La psicóloga Sonia Carrizo analizó el fenómeno de las amenazas en escuelas y brindó claves para que familias y docentes aborden la situación sin generar pánico.

Por Redacción Inforama

La reciente circulación de amenazas en establecimientos educativos, muchas de ellas vinculadas a desafíos virales o mensajes difundidos en redes sociales, generó preocupación entre familias y comunidades escolares. En este contexto, la licenciada Sonia Carrizo, psicóloga del Departamento de Salud Mental del Hospital San Juan Bautista, analizó el fenómeno y brindó recomendaciones para abordar la situación sin caer en el pánico.

Durante una entrevista radial, la profesional explicó que estos episodios no deben interpretarse únicamente como “bromas pesadas”, sino como parte de un fenómeno más complejo vinculado a la salud mental adolescente. “No estamos frente a chicos peligrosos en su mayoría, sino tal vez frente a adolescentes desbordados emocionalmente que encuentran en estas amenazas una forma de descargar angustia, llamar la atención o pertenecer”, sostuvo.

Carrizo señaló que factores como la impulsividad propia de la adolescencia, la necesidad de integración social y la amplificación de contenidos a través de redes sociales contribuyen a la propagación de estas conductas. “Hay un efecto contagio. Sucede en un lado y después en otro. Muchas veces no dimensionan las consecuencias de lo que hacen”, explicó.

El rol de las familias: acompañar sin dramatizar

Uno de los principales ejes de la entrevista fue la preocupación de madres y padres ante el temor que manifiestan niños y adolescentes. En este sentido, la especialista consideró que el miedo es comprensible, pero advirtió sobre los riesgos de sobredimensionar la situación.
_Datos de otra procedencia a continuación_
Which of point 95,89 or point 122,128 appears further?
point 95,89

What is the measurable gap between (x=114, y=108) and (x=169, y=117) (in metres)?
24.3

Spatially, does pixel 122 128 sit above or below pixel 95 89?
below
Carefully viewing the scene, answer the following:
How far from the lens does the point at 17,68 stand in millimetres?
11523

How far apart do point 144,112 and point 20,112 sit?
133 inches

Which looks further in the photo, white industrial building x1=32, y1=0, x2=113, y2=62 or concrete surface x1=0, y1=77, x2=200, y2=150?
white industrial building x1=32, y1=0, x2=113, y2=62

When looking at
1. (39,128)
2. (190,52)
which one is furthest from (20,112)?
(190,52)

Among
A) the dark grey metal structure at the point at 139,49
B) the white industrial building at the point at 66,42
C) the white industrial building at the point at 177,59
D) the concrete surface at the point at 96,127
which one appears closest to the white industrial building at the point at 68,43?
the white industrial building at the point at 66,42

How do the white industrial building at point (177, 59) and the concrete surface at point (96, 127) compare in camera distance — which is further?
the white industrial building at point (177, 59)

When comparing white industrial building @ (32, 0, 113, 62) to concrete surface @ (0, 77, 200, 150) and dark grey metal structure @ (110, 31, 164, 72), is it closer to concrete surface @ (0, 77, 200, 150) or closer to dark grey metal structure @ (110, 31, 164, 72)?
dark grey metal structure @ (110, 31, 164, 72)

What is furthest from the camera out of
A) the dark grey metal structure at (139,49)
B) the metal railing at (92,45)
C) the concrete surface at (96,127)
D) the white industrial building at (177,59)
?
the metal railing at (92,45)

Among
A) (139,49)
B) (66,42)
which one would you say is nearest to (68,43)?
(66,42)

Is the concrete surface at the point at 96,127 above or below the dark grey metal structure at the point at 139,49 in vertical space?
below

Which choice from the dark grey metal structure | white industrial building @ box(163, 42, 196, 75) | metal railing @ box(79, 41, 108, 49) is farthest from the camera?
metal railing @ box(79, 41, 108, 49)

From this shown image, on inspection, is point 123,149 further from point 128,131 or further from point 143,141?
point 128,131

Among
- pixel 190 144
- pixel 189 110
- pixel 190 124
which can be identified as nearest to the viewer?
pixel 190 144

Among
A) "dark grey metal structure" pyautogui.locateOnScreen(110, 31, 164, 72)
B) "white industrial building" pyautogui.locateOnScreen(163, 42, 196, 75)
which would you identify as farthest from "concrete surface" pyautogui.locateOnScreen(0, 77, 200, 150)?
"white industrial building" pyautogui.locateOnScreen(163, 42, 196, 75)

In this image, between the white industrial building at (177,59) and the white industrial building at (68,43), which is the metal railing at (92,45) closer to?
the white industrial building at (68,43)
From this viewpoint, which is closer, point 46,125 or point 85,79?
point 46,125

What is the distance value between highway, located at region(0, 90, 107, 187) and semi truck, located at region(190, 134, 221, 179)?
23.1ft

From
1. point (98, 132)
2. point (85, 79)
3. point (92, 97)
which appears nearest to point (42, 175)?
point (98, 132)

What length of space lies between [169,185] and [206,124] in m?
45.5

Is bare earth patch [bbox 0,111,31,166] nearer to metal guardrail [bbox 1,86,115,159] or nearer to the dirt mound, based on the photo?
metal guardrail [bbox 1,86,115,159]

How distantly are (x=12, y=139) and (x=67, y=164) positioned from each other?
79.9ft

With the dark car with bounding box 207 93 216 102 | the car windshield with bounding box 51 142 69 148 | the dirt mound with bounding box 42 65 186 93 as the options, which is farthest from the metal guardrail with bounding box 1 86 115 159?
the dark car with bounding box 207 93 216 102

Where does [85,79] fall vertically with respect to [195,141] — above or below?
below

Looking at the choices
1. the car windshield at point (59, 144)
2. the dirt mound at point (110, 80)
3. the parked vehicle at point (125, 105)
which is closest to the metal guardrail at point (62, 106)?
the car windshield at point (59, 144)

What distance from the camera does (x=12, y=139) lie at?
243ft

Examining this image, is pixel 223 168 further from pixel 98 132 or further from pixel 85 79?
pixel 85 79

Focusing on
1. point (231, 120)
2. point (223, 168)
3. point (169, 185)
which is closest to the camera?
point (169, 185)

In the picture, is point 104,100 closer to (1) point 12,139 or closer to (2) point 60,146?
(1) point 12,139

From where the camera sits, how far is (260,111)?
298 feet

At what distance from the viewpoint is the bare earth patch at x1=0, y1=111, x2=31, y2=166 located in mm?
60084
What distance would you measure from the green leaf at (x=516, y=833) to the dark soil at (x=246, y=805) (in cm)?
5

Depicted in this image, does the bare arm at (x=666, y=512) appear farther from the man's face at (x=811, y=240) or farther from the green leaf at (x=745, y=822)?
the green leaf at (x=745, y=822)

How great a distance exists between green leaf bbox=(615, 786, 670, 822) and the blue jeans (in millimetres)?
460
“El miedo de los padres es lógico, pero tenemos que evitar que nos haga perder la capacidad de pensar como adultos”, afirmó. Y agregó: “No hay que minimizar, pero tampoco dramatizar ni caer en la psicosis”.

Como estrategia, recomendó fortalecer el diálogo dentro del hogar. “Hablar con los hijos sin un interrogatorio, preguntar qué se dice en la escuela, generar espacios de confianza”, indicó. Además, subrayó que castigar o criminalizar estas conductas puede ser contraproducente: “Cuando un chico escribe que va a haber una balacera, está mostrando un malestar. Si lo castigamos, perdemos la oportunidad de entender qué lo llevó a hacerlo”.

Señales de alerta y prevención

Consultada sobre cómo diferenciar una conducta impulsiva de una situación de mayor riesgo, Carrizo señaló la importancia de observar cambios en el comportamiento. “Se pueden detectar cambios de hábitos, aislamiento, o cuestiones vinculadas al uso de la tecnología. También estar atentos a comunidades online que glorifican la violencia”, explicó.

En este sentido, destacó la necesidad de un trabajo conjunto entre familias y escuelas, evitando trasladar toda la responsabilidad a las instituciones educativas. “No se trata de estar en contra de la escuela, sino de trabajar en conjunto. Muchas veces se confunde cuidado con control, y eso puede generar más impacto negativo en los chicos”, advirtió.